問題>
A: 本文のうち「私が思うには」で始まる段落を、主な内容を残したまま短い箇条書きにまとめ直してください。
B: 本文のうち、「私が思うには、水墨画というも」を含む語句で始まり「入選、入賞者が増えています。」で終わる部分を、一字も変えずにそのまま書き写してください。

本文>
——————————
芸術思考
水墨画の今と将来
王俊宇瀟(1999年)

 水墨画教室を設立以来、速くも十年になろうところです。水墨画を知る、習う方も急速に増えつつあり、これはとても喜ばしい現象です。当然、水墨画に対する認識や理解も人によって違いますし、教える先生方も教育方針や教え方など各々異なります。

 私が思うには、水墨画というものは絵の好きな方なら誰でも書けるものだと確信しています。技法がたくさんあるけど、長い歴史を経って非常に分かり易く整理されているので、最初は多少難しくても努力すれば、時間の経つにつれ慣れるものなのです。私はいつも教室の皆さんに「上手」「下手」の考え方を捨てること、他人と比べないことはもっとも大事なことだと言っています。そもそも、絵というものは自分のために楽しく書くものなのですから、人と比べる必要もないし、「上手」「下手」の基準も一定してないから比べようもないです。実際の経験から見ても、楽しく、伸びやかに書いた絵は大概良い絵が多い、たとえ技法的に多少欠点があっても生き生きとした個性的な絵になります。今、各教室の皆さんがこのように絵を楽しんでいます。結果として日本国内や海外の公募展に入選、入賞者が増えています。
——————————
保存データ>
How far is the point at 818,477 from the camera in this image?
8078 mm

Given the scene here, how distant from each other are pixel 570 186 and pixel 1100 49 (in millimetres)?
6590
——————————
各問の解答>
A:
- 水墨画は、絵の好きな人なら誰でも描けるものだと筆者は確信している。
- 技法は多いが、長い歴史を経て分かりやすく整理されている。最初は多少難しくても、努力すれば時間とともに慣れる。
- 教室では、「上手」「下手」の考え方を捨て、他人と比べないことが最も大事だと伝えている。
- 絵は自分のために楽しく描くものなので、人と比べる必要はない。「上手」「下手」の基準も一定していないため、比べようもない。
- 楽しく伸びやかに描いた絵は良い絵が多い。技法に多少欠点があっても、生き生きとした個性的な絵になる。
- 各教室の人々はそのように絵を楽しんでおり、その結果、国内外の公募展での入選・入賞者が増えている。

B:
私が思うには、水墨画というものは絵の好きな方なら誰でも書けるものだと確信しています。技法がたくさんあるけど、長い歴史を経って非常に分かり易く整理されているので、最初は多少難しくても努力すれば、時間の経つにつれ慣れるものなのです。私はいつも教室の皆さんに「上手」「下手」の考え方を捨てること、他人と比べないことはもっとも大事なことだと言っています。そもそも、絵というものは自分のために楽しく書くものなのですから、人と比べる必要もないし、「上手」「下手」の基準も一定してないから比べようもないです。実際の経験から見ても、楽しく、伸びやかに書いた絵は大概良い絵が多い、たとえ技法的に多少欠点があっても生き生きとした個性的な絵になります。今、各教室の皆さんがこのように絵を楽しんでいます。結果として日本国内や海外の公募展に入選、入賞者が増えています。